Amazon has two publishing programs: KDP and KDP Select. If you sign up with KDP, you’re free to publish anywhere else you wish. That can be on your own website, or through distributors such as Smashwords, Draft2Digital (D2D), or BookBaby. These are the paths that I cover in Publish and Sell Your Ebooks, so the ones that I provide you with requirements and links to everything you need to know to use their services.
If you sign up for KDP Select, you’re exclusive to Amazon with your ebook. You can’t sell it anywhere else, even from your own website unless you join Amazon’s affiliate marketing program. There is an option, however, if you work through BookBaby (it’s an upfront paid service, not a free service operating on commission sales), to publish wide and use KDP Select. Amazon provides additional features if you choose KDP Select to help you earn income and promote your ebook.
4. Does Amazon get the rights to my ebook when I self publish with them?

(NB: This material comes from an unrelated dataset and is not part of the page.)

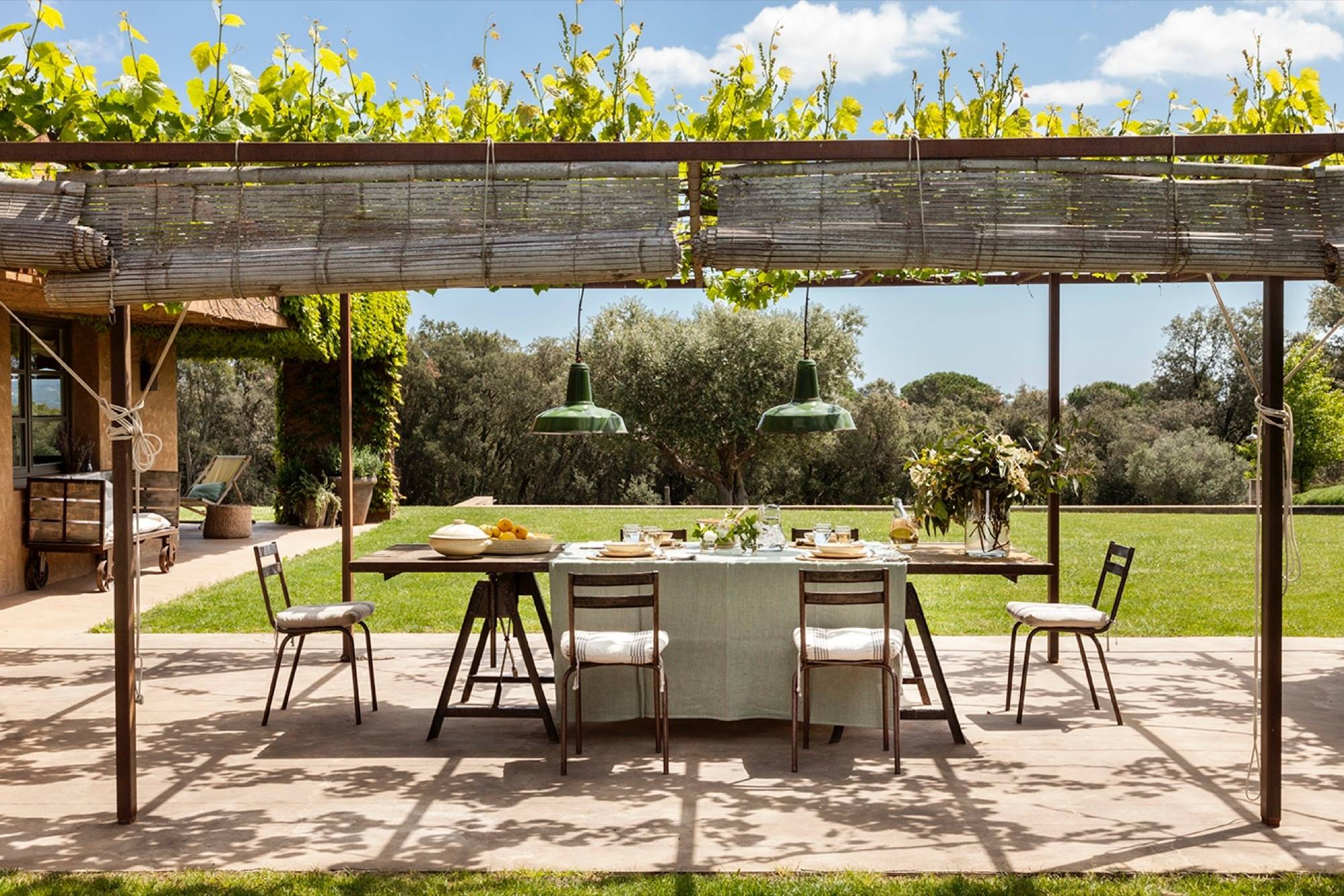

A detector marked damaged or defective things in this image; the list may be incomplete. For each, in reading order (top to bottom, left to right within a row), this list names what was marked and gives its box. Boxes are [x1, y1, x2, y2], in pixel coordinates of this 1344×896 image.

rusted metal beam [7, 135, 1344, 167]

You retain all of your intellectual property rights when you sign up for Amazon’s KDP or KDP Select service. Likewise with the distributors covered in Publish and Sell Your Ebooks. With all of them, you’re a business using their distribution services to reach people interested in buying your ebooks. Your ebook is your product, the same as if you were selling widgets made of wood, instead of a book in an electronic format.
5. Can I republish my out of print books from traditional publishers as ebooks on Amazon and elsewhere?
You must own the rights to publish with Amazon and other ebook retailers and distributors. When you published with a traditional publisher, you agreed that they would hold/control specific rights, so you must have the right to publish your book in electronic or digital format in order to self publish an ebook. Amazon has a detailed fact sheet on intellectual property rights that you’ll find useful to determine if you can self publish in ebook format.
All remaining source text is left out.